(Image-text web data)

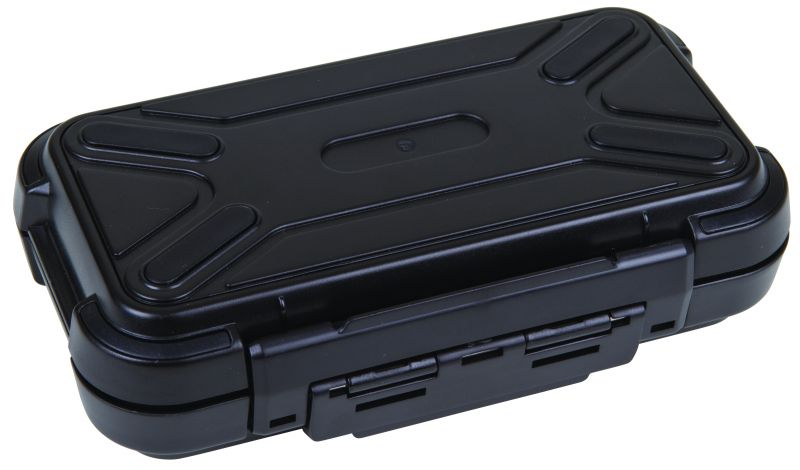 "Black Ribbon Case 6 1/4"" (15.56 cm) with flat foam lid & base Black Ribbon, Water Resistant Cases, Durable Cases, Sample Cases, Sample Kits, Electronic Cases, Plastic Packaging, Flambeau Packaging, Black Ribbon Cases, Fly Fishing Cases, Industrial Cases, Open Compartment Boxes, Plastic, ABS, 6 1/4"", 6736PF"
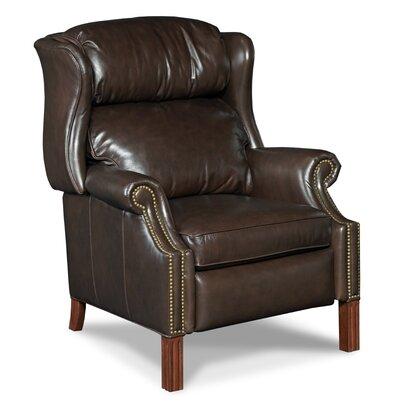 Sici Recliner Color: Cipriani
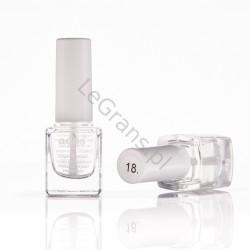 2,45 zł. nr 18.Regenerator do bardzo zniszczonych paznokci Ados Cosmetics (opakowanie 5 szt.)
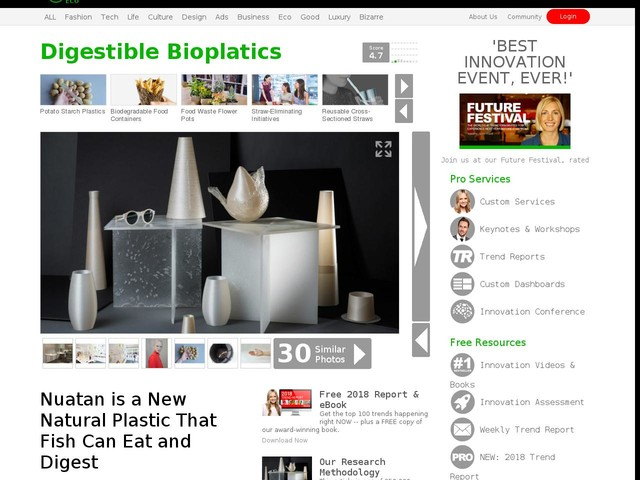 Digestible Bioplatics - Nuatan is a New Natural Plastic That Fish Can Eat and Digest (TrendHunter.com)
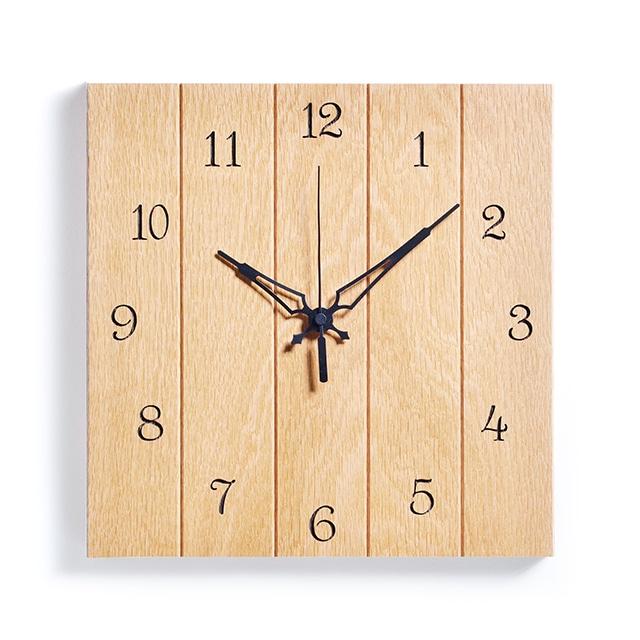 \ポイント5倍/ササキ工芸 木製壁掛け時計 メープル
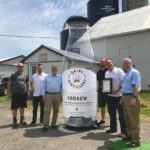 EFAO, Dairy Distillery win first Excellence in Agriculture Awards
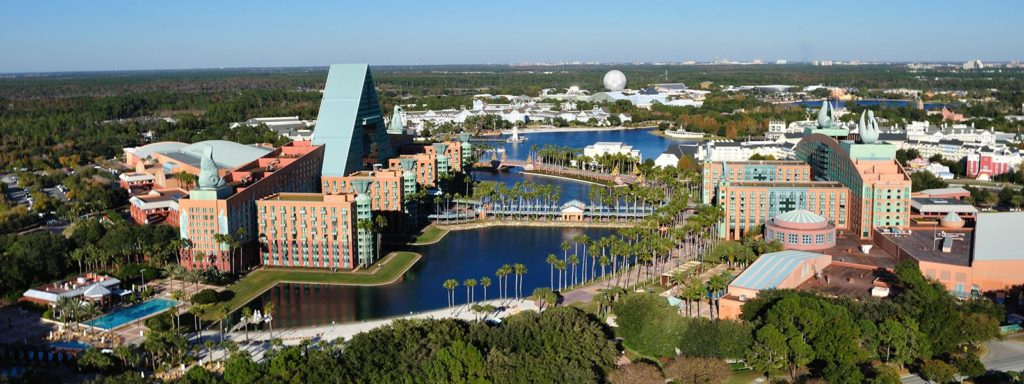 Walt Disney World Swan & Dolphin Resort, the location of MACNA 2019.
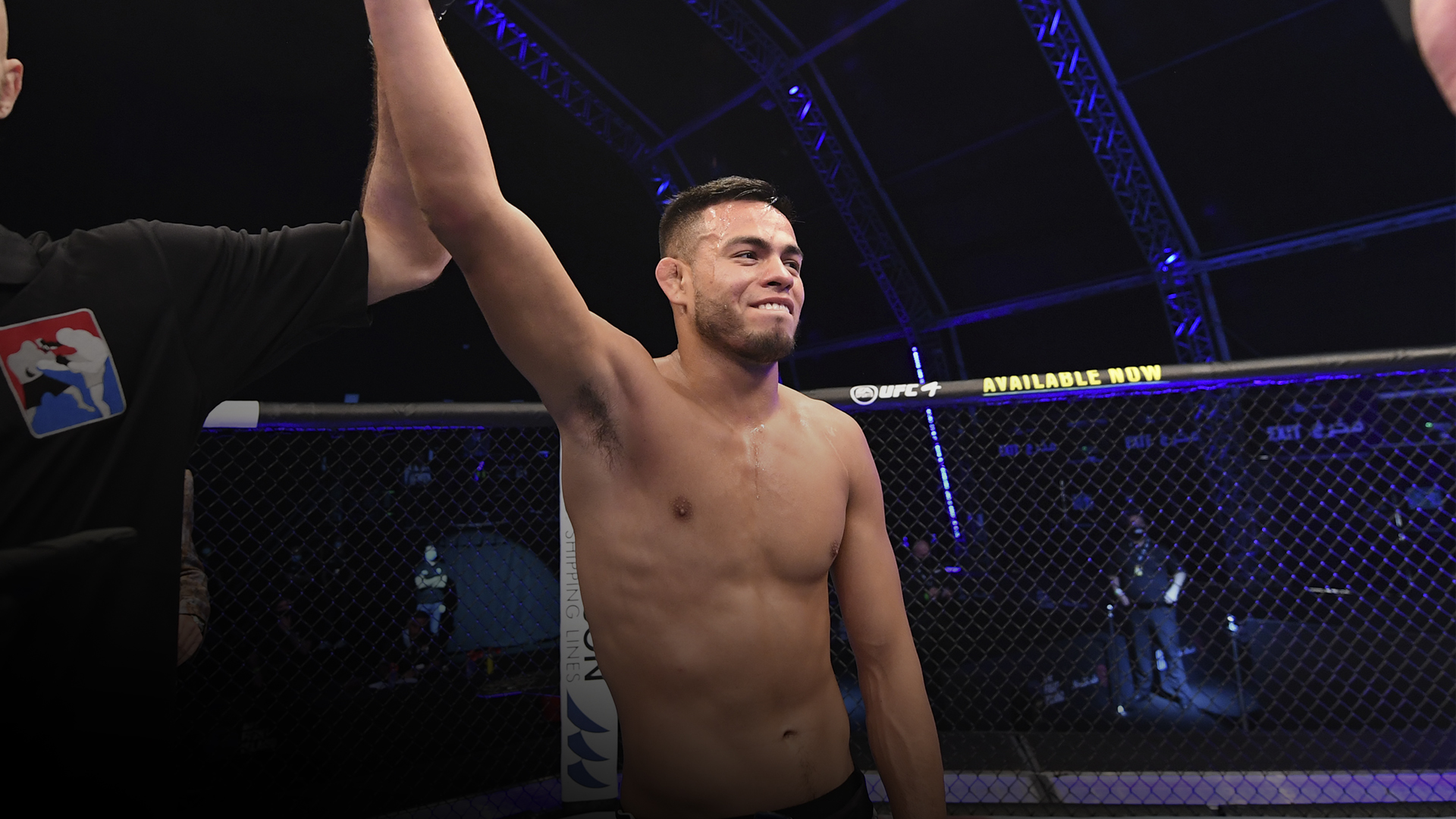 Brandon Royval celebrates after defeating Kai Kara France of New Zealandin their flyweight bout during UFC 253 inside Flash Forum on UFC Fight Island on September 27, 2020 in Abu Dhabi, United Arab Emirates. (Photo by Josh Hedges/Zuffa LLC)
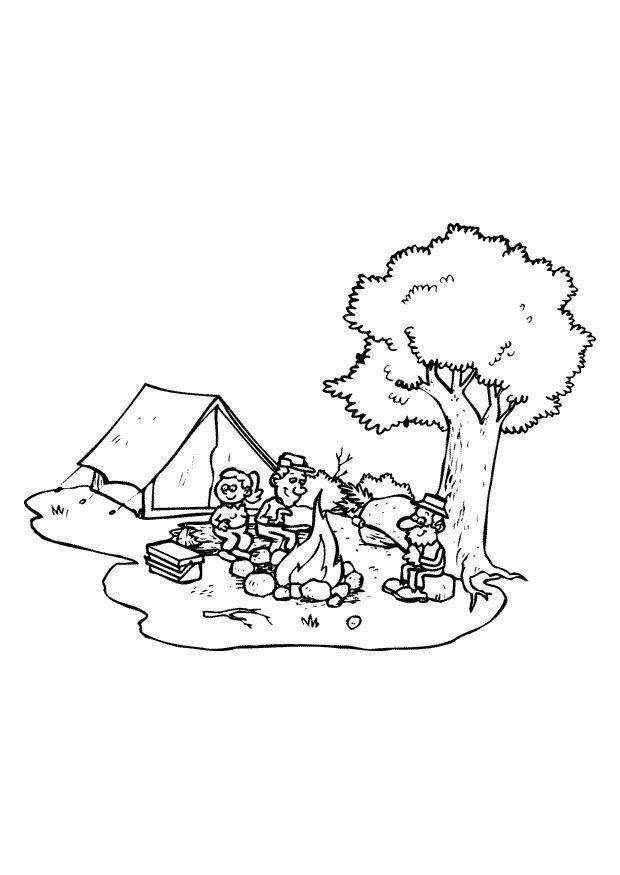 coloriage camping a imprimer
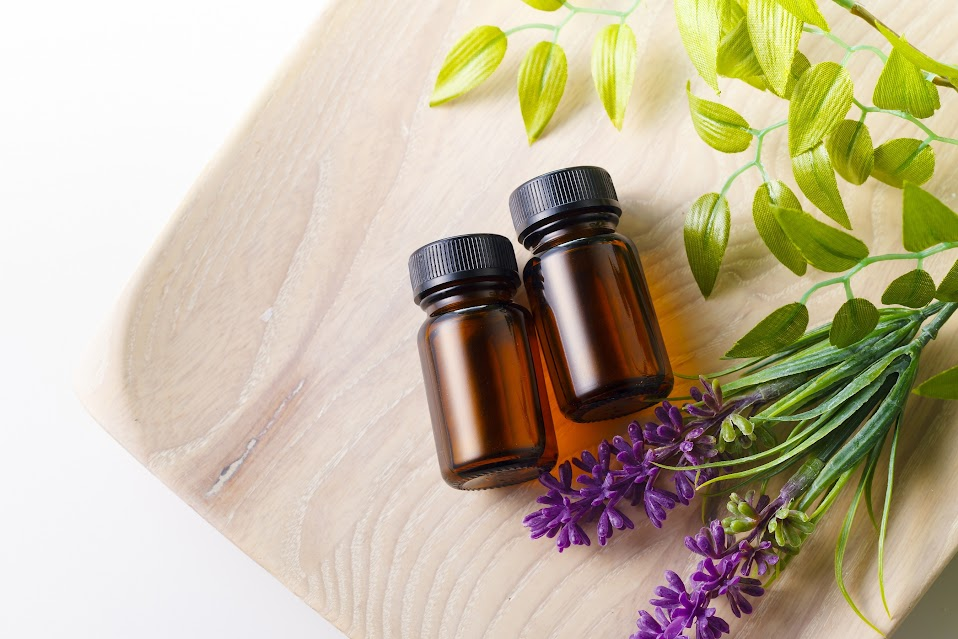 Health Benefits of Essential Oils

* Work instruction: Please retype the records above exactly, excluding every picture.

* Written answer:
 "Black Ribbon Case 6 1/4"" (15.56 cm) with flat foam lid & base Black Ribbon, Water Resistant Cases, Durable Cases, Sample Cases, Sample Kits, Electronic Cases, Plastic Packaging, Flambeau Packaging, Black Ribbon Cases, Fly Fishing Cases, Industrial Cases, Open Compartment Boxes, Plastic, ABS, 6 1/4"", 6736PF"
 Sici Recliner Color: Cipriani
 2,45 zł. nr 18.Regenerator do bardzo zniszczonych paznokci Ados Cosmetics (opakowanie 5 szt.)
 Digestible Bioplatics - Nuatan is a New Natural Plastic That Fish Can Eat and Digest (TrendHunter.com)
 \ポイント5倍/ササキ工芸 木製壁掛け時計 メープル
 EFAO, Dairy Distillery win first Excellence in Agriculture Awards
 Walt Disney World Swan & Dolphin Resort, the location of MACNA 2019.
 Brandon Royval celebrates after defeating Kai Kara France of New Zealandin their flyweight bout during UFC 253 inside Flash Forum on UFC Fight Island on September 27, 2020 in Abu Dhabi, United Arab Emirates. (Photo by Josh Hedges/Zuffa LLC)
 coloriage camping a imprimer
 Health Benefits of Essential Oils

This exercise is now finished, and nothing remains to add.